- _TEXT PASSAGE_
The isolated islands that make up the New Zealand archipelago have undergone a Holocene extinction event, wherein 40–50% of native bird species have been lost since colonization by humans (Holdaway et al. 2001). Over half of these extinctions are attributed to invasive mammalian predators (Doherty et al. 2016). Many of the native bird species that remain in New Zealand forests continue to be threatened by predation from these mammals. Brushtail possums (Trichosurus vulpecula), ship rats (Rattus rattus), and stoats (Mustela erminea) are the primary agents of their ongoing decline (Innes et al. 2010).
New Zealand presents a unique opportunity for ecological study because a varied and sustained program of mammalian predator suppression over the past 50 years has created a broad‐scale, replicated management experiment with the potential to provide insight into the ecological forces structuring forest bird communities. Understanding the responses of birds to predator manipulations is particularly important in novel ecosystems, where modern‐day combinations of evolutionarily isolated native species and cosmopolitan invaders have arisen through deliberate or inadvertent human action (Hobbs et al. 2006), because the structuring and functioning of assemblages in these systems are not yet well understood.

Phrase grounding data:
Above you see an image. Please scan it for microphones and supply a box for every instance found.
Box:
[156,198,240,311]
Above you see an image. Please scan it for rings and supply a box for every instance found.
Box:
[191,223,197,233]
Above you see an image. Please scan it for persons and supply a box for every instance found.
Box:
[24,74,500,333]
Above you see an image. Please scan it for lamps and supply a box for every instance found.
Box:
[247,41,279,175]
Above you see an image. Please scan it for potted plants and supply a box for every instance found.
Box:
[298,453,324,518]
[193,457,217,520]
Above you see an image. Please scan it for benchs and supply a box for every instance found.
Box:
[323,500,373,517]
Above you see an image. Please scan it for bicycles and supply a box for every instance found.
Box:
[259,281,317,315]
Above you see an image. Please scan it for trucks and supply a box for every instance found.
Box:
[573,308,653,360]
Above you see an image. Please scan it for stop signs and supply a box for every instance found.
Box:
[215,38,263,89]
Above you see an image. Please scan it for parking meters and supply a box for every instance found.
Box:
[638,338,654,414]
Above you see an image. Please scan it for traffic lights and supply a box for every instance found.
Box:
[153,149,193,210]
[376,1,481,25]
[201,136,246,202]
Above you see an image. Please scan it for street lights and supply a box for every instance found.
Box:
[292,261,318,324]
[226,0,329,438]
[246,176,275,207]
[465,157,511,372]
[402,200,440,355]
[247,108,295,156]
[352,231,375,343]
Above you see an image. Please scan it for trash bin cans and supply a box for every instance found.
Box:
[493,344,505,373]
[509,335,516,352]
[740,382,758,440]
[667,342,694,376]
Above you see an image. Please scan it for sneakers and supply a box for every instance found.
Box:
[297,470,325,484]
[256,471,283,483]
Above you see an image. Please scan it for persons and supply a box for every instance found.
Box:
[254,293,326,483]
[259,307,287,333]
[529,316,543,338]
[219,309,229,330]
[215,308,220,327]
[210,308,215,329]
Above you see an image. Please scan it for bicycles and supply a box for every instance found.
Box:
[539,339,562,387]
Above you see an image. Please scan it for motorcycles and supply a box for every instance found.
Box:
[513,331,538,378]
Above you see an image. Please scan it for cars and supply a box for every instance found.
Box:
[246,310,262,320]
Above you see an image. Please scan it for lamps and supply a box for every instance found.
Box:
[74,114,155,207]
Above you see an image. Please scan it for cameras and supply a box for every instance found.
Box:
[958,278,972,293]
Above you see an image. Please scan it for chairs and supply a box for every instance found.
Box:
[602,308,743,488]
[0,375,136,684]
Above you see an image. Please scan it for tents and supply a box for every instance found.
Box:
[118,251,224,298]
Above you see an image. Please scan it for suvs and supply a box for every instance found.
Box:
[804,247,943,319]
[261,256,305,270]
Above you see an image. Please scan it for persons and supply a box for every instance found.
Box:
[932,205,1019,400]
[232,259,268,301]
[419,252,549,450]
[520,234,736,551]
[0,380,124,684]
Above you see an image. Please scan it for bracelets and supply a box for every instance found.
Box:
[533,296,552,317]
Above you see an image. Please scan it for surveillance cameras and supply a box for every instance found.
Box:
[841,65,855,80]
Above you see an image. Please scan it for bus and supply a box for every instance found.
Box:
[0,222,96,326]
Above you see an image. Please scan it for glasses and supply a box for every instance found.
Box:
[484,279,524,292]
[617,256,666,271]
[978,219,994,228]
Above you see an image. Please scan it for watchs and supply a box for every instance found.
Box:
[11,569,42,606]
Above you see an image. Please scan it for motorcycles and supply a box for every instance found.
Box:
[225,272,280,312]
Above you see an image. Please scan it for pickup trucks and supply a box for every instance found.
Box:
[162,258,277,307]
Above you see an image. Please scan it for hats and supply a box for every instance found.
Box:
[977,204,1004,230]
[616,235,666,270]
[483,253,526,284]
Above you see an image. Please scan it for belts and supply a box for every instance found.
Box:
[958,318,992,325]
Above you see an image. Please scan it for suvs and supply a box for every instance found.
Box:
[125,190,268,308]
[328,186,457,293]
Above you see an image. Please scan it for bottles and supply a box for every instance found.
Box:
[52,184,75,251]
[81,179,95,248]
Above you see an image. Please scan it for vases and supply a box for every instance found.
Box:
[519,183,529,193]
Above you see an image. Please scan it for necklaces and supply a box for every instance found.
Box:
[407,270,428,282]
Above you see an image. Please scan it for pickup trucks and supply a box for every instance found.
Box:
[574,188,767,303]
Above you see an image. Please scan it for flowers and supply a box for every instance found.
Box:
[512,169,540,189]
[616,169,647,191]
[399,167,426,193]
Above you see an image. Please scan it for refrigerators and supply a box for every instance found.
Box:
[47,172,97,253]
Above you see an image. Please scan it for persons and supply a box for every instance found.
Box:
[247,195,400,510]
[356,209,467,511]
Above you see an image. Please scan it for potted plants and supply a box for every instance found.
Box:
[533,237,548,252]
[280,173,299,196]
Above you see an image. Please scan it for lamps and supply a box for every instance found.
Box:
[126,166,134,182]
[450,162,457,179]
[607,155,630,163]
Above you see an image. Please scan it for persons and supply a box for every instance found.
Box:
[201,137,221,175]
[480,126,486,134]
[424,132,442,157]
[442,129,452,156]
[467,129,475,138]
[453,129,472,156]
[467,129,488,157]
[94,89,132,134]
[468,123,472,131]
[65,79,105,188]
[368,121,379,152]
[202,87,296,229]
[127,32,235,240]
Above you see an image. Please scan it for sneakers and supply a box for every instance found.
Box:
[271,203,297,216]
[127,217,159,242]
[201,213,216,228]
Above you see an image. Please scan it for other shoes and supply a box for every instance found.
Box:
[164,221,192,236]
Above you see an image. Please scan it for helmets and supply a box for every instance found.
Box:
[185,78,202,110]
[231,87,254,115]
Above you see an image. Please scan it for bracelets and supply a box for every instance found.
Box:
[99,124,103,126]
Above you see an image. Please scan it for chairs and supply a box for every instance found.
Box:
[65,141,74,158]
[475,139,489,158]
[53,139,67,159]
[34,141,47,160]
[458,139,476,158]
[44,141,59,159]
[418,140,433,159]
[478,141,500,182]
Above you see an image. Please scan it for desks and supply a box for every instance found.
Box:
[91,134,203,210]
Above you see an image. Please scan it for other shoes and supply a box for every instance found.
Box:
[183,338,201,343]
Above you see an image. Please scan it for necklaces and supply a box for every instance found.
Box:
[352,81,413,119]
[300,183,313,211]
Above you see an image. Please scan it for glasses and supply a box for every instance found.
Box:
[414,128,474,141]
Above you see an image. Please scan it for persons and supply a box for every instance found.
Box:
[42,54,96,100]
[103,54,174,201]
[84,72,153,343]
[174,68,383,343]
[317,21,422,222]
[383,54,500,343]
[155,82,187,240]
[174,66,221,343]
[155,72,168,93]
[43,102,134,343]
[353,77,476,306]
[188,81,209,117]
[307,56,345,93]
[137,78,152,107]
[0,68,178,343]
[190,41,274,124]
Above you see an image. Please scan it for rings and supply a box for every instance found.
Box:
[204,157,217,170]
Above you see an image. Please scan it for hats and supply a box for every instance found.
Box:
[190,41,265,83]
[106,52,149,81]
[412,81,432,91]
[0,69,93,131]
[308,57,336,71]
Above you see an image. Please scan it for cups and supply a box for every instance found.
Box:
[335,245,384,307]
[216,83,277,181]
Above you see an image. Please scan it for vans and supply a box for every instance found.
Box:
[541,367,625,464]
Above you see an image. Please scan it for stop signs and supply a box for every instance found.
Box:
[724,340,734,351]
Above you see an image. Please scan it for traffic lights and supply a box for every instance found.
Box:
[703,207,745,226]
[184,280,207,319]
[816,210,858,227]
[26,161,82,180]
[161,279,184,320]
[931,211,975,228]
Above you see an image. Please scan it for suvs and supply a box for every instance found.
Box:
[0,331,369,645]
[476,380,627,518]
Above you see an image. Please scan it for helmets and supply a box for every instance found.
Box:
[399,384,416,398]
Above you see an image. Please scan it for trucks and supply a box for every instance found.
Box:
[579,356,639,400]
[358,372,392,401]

- _QUESTIONS TO ANSWER_
A: For the passage on New Zealand forest birds, decide whether each statement agrees with the passage: (i) More than half of the bird extinctions are attributed to invasive mammalian predators. (ii) The program of mammalian predator suppression has run for the past 100 years. (iii) Ship rats are named as one of the primary agents of the ongoing decline. Give yes or no for each, with the passage's deciding words quoted exactly.
B: From the passage on New Zealand forest birds, copy the words exactly, starting with "New Zealand presents" and going on through "yet well understood.".

- _TASK-BY-TASK RESULTS_
A:
(i) Yes: "Over half of these extinctions are attributed to invasive mammalian predators"
(ii) No: "a varied and sustained program of mammalian predator suppression over the past 50 years"
(iii) Yes: "Brushtail possums (Trichosurus vulpecula), ship rats (Rattus rattus), and stoats (Mustela erminea) are the primary agents of their ongoing decline"

B:
New Zealand presents a unique opportunity for ecological study because a varied and sustained program of mammalian predator suppression over the past 50 years has created a broad‐scale, replicated management experiment with the potential to provide insight into the ecological forces structuring forest bird communities. Understanding the responses of birds to predator manipulations is particularly important in novel ecosystems, where modern‐day combinations of evolutionarily isolated native species and cosmopolitan invaders have arisen through deliberate or inadvertent human action (Hobbs et al. 2006), because the structuring and functioning of assemblages in these systems are not yet well understood.